New York City has filed a formal challenge to the 2010 census on Wednesday, alleging it may have overlooked "tens of thousands" of Queens and Brooklyn residents at the least.
In March, the U.S. Census Bureau reported that New York City had grown by 2.1 percent to a 8.175 million residents during the first decade of 2000. according to a Wall Street Journal report, the initial count for Brooklyn suggested a growth of 39,000, a 1.6% increase, while Queens added 1,300 residents, less than 1%.
There are at least 50,000 residents of Brooklyn and Queens living in homes and apartments considered as vacant by the bureau, suggested Bloomberg's letter. City officials believed that if those were counted, the city's official population would be between 8.3 and 8.4 million.

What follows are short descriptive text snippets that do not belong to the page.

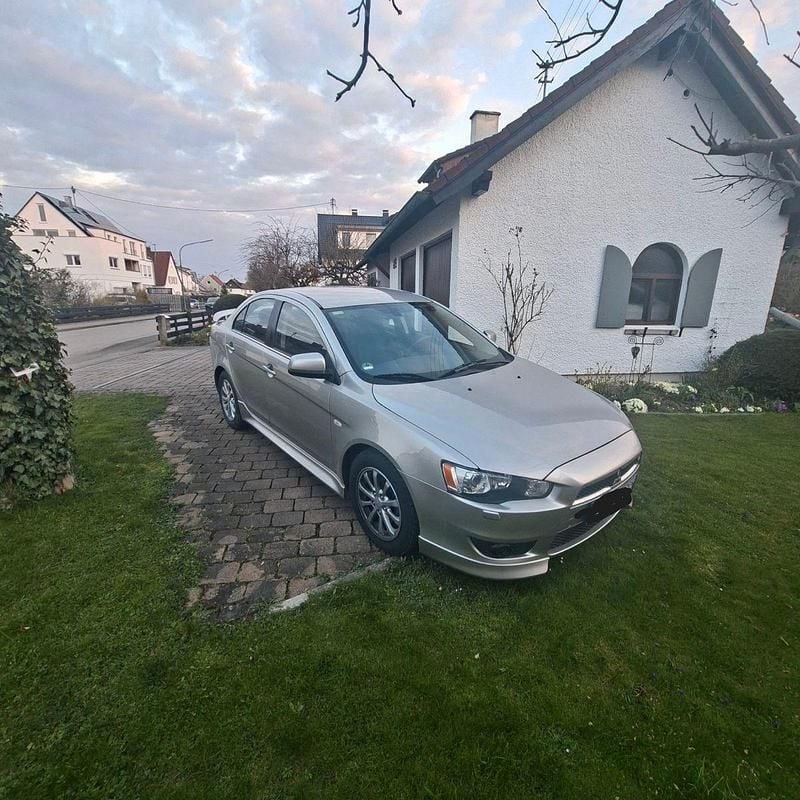 Gebraucht Mitsubishi Lancer 117 PS (86 kW) 2012 Silber Limousine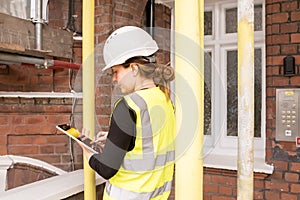 Female civil engineer taking notes on her tablet with electronic pen during a survey, hard hat and yellow high visibility vest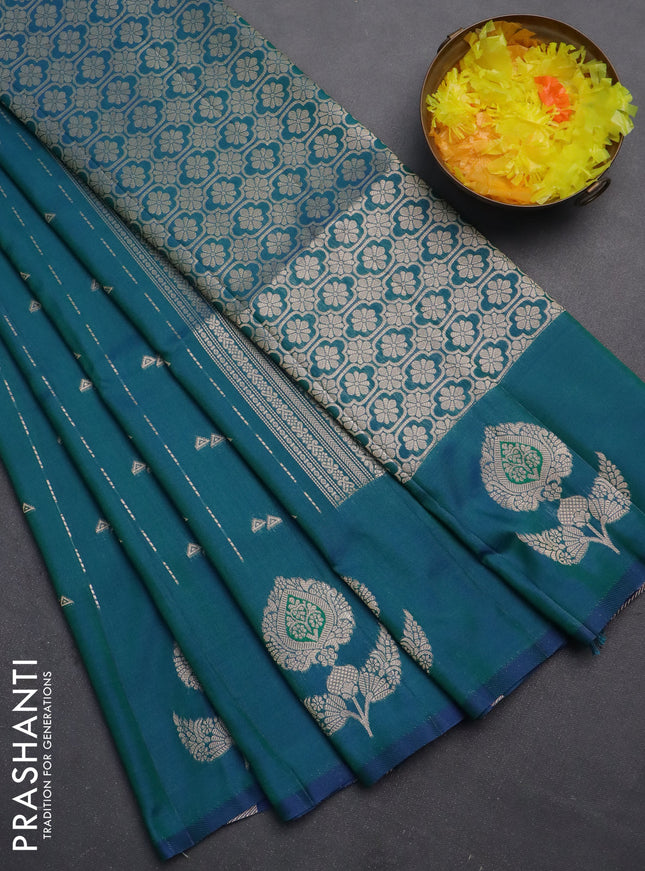 Semi soft silk saree dual shade of bluish green with allover zari weaves and zari woven butta border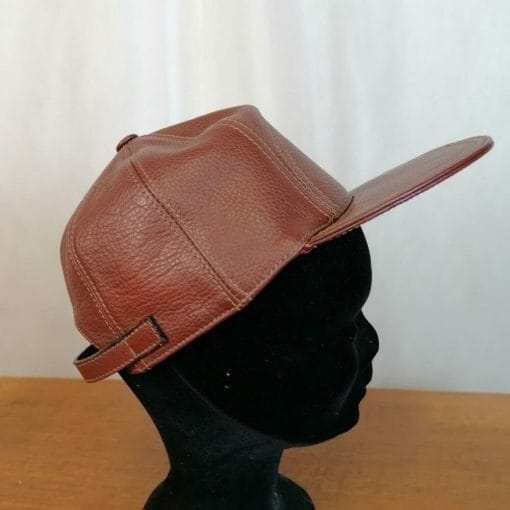 cappellino con visiera in pelle vintage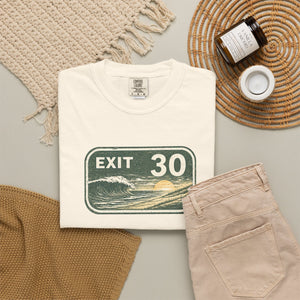 A folded cream T-shirt with a vintage-style 'EXIT 30' road sign graphic featuring a wave and sun, styled in a flat lay with beige pants, a woven mat, a candle jar, and a small cup on a light gray surface.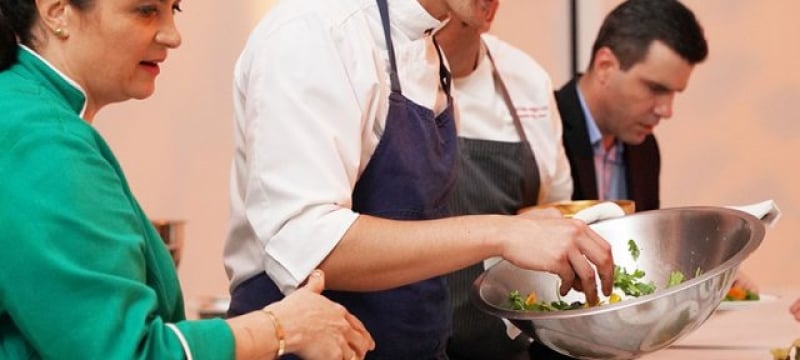 group of cooks work to prep dozens of plates of food sitting on table in front of them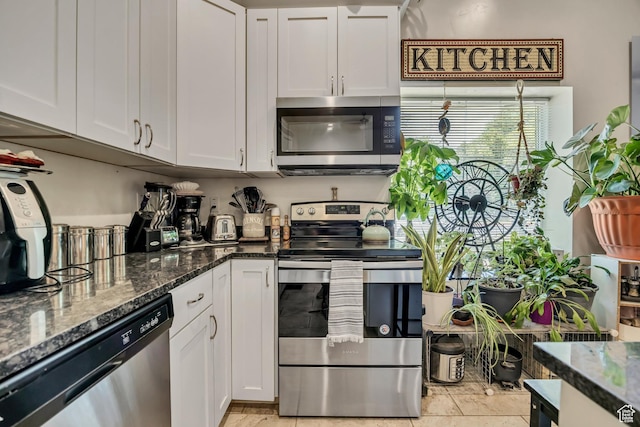 3981 S 500 E, Millcreek, UT 84107 - kitchen featuring stainless steel appliances, white cabinets, and dark stone counters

"I recognize that enumerating the population of New York City is a Herculean and unenviable challenge, given the city's large, diverse and dense population, which lives primarily in difficult to count housing arrangements," Mayor Michael Bloomberg wrote in his letter to Robert Groves, the director of the U.S. Census Bureau.
However, "numerous data sources cited in our submission refute the prevalence of widespread vacant housing units in those areas, which are and continue to be among our most stable, growing and vibrant neighborhoods."

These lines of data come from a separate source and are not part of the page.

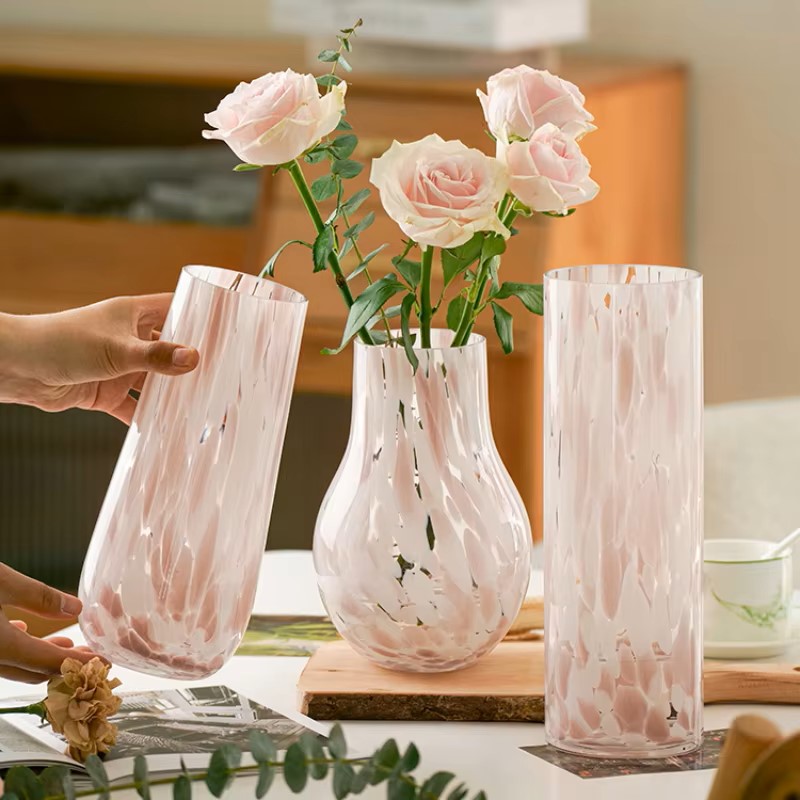 A handcrafted Medieval Glass Vase in pink and white leopard design, showcasing its unique pattern and elegant shape.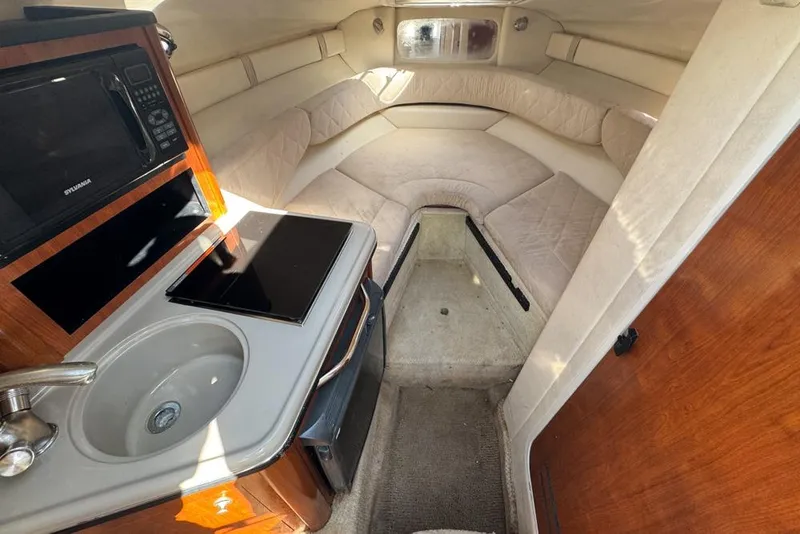 Slide: The Image of 2007 Sea Ray 240 Sundancer cabin interior with kitchenette and seating area. - 57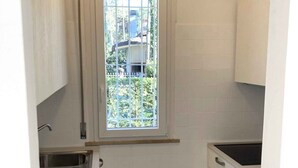 Una cocina compacta con armarios blancos, una ventana con vistas, un fregadero y una estufa.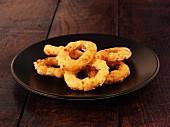 Fried onion rings on a plate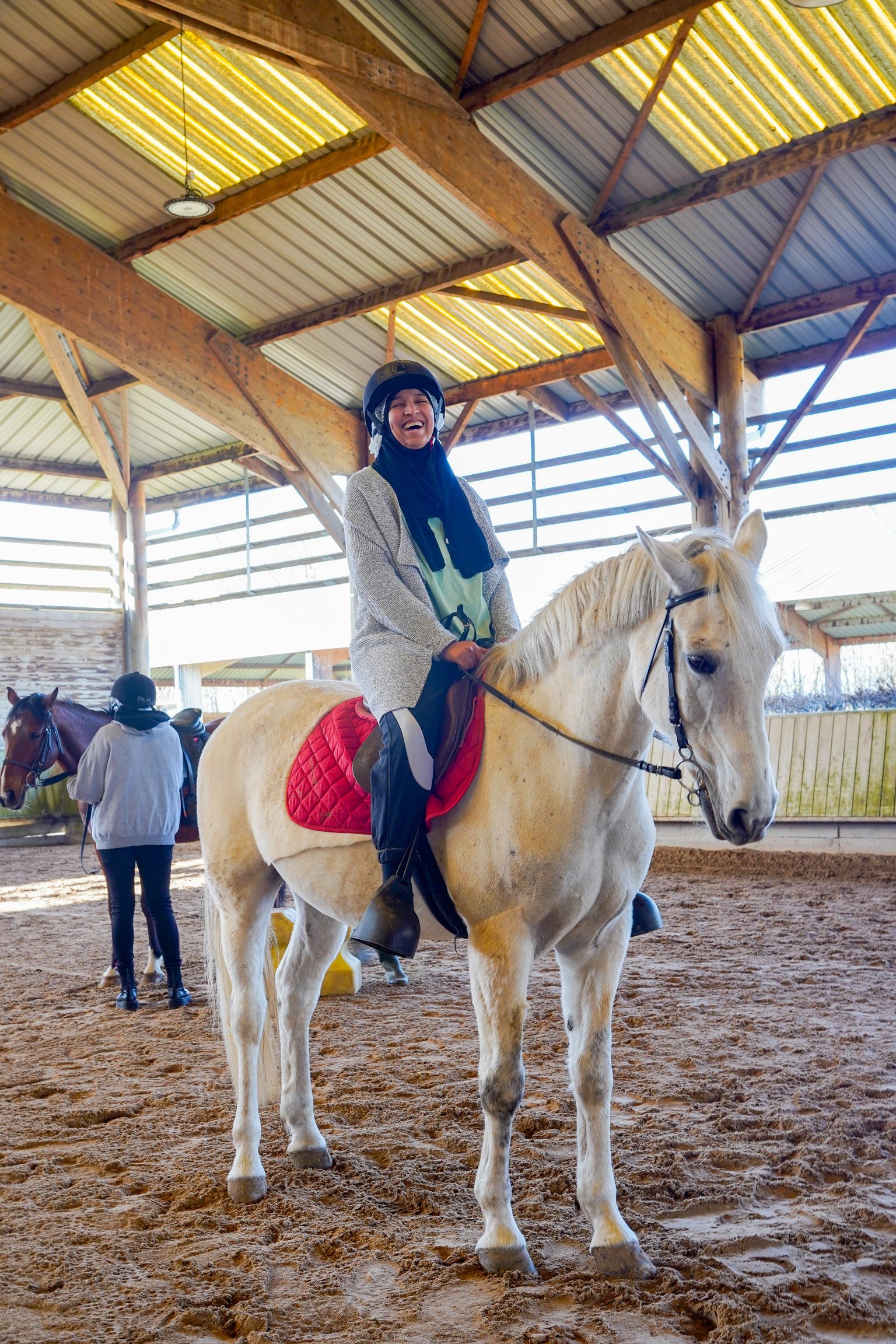 Cavalière souriante sur un cheval blanc dans le manège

According to the data, city officials pointed to possible processing errors in classifying large numbers of housing units as vacant in Bay Ridge, Bensonhurst, Astoria and Jackson Heights.
A higher count could mean more money for federal aid and a bigger base for Census Bureau to compute subsequent annual population estimates before the next census in 2020.
As of last week, 48 other municipalities had filed challenges with the Census Bureau, while none of these are remotely as large as New York City.
"In all my years as a legislator, I have never seen a Census so poorly conducted," stated Sen. Charles Schumer. "The Census Bureau needs to conduct a recount immediately to get this right, and I will continue pushing them to do just that."
The city's challenge will be examined at the Census Bureau headquarters and could take months to resolve, reports the New York Times. If the claim is rejected, all options, including legal action, "remain on the table," according to Marc LaVorgna, a mayoral spokesman.
The Census Bureau did not comment on the issue, or specify how long it will take to analyze the city's challenge.